As a bit of background, I'm a running enthusiast that picked the sport up in my late 20s when I had started to look at little doughy around the middle. After entering a couple races, I found that I really enjoyed the sport, wanted to be more competitive, and embarked on what's now a more than decade-long journey through the sport. Over that time, I've had ups and downs due to work schedule and injuries that resulted in my mileage fluctuating from a then-highpoint around 2200 miles back in 2015 down to about 1100 miles in 2020. Over the past couple years, I've been lucky enough to finally sort out both my work and injuries well enough to have set a new yearly mileage PR last year, knockout a great marathon training cycle to start 2024, culminating in a marathon PR to close the spring race season.

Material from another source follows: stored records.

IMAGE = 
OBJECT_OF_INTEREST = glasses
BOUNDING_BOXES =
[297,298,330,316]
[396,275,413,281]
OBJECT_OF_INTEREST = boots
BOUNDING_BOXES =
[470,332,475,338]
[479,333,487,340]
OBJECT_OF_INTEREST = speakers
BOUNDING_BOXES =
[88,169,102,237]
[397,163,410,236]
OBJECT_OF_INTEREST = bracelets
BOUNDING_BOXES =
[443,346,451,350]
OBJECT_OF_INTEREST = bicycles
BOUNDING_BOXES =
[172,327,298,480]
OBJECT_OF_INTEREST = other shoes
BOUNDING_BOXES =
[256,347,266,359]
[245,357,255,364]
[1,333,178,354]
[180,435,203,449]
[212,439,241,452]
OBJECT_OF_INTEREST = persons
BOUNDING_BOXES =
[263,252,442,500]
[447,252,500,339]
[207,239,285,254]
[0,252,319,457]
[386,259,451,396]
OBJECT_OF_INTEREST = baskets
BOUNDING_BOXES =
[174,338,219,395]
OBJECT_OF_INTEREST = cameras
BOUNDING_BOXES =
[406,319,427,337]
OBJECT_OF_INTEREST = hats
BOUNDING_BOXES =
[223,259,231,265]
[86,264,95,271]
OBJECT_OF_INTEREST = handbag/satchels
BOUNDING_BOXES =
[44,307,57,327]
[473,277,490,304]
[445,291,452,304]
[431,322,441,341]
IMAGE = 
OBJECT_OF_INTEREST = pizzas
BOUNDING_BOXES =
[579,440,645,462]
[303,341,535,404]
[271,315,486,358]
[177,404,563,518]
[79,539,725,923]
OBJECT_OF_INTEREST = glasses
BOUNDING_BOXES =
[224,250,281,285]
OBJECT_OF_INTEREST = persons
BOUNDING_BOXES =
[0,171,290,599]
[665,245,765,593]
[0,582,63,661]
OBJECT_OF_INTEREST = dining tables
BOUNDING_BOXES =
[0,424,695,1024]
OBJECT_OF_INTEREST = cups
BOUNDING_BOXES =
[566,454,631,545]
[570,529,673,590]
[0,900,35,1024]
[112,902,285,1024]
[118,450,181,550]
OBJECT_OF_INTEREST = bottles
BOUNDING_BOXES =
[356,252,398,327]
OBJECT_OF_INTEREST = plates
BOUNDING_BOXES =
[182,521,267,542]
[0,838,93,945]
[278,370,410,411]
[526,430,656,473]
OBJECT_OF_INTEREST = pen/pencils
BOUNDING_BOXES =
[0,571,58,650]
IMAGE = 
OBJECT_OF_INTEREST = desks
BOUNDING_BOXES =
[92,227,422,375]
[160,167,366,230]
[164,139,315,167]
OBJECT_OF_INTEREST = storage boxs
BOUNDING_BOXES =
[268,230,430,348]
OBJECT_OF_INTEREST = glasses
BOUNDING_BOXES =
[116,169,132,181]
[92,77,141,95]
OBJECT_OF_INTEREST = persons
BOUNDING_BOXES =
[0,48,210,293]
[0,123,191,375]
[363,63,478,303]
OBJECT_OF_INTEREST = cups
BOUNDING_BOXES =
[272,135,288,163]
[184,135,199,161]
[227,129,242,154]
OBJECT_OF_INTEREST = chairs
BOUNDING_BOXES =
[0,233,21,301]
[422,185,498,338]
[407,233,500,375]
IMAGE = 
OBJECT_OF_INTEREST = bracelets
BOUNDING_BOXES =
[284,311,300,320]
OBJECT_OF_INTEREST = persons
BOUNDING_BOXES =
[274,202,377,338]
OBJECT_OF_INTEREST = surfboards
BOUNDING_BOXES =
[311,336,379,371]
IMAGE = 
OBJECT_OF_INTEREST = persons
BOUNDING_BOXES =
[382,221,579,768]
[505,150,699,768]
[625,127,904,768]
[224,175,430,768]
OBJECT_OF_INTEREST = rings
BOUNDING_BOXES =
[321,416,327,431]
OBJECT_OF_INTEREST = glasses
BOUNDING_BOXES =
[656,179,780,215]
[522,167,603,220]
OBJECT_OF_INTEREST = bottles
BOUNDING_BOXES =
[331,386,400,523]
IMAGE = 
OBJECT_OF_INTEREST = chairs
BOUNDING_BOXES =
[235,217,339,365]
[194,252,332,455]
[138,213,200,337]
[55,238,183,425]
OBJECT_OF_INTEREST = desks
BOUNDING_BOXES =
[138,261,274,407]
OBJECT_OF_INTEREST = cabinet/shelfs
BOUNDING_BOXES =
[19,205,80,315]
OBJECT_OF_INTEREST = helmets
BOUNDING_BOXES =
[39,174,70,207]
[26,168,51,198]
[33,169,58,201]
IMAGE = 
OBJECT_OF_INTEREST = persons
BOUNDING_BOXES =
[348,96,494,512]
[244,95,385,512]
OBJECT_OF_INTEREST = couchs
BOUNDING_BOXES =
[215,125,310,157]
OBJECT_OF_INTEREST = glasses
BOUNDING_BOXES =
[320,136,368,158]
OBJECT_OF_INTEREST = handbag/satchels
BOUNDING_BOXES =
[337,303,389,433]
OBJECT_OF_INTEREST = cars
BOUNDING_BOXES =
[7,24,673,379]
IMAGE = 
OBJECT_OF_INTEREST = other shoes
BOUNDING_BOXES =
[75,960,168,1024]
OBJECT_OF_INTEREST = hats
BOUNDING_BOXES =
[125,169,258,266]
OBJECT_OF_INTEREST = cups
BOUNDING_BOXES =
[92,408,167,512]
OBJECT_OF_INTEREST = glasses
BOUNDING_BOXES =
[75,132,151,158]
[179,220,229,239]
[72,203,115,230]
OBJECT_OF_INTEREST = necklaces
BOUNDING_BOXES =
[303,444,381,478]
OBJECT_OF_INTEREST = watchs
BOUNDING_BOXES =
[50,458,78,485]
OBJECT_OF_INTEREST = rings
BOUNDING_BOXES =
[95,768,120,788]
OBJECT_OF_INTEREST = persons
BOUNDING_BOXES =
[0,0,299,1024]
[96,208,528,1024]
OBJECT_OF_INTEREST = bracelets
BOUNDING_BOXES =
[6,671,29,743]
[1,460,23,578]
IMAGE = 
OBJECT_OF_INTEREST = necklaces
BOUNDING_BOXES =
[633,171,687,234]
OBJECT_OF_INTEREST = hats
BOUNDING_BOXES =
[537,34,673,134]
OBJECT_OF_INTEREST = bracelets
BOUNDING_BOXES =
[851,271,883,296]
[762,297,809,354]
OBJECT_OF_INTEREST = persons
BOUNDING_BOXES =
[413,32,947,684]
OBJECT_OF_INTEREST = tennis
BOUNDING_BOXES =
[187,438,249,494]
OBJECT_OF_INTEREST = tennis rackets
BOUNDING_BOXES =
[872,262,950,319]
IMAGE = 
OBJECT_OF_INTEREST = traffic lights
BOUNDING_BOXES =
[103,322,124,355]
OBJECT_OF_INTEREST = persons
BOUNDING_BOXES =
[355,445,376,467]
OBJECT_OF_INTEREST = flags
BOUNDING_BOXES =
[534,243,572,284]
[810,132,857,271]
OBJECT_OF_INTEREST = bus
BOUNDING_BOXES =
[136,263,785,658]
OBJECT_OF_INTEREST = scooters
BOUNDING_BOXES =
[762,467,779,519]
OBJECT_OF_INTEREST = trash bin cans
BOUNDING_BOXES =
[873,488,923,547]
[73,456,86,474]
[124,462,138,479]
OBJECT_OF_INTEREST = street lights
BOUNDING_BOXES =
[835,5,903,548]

During that time, I saw, "you can't outrun a bad diet" quite a few times on various message boards, and I'd quibble a bit with it on the basis that it sure seemed like controlling my weight had become a lot easier since I started my running life. Nonetheless, it was true that it fluctuated a few pounds and that I had to consider my calories a bit, so at least the weak form of the claim seemed true even for a consistent runner.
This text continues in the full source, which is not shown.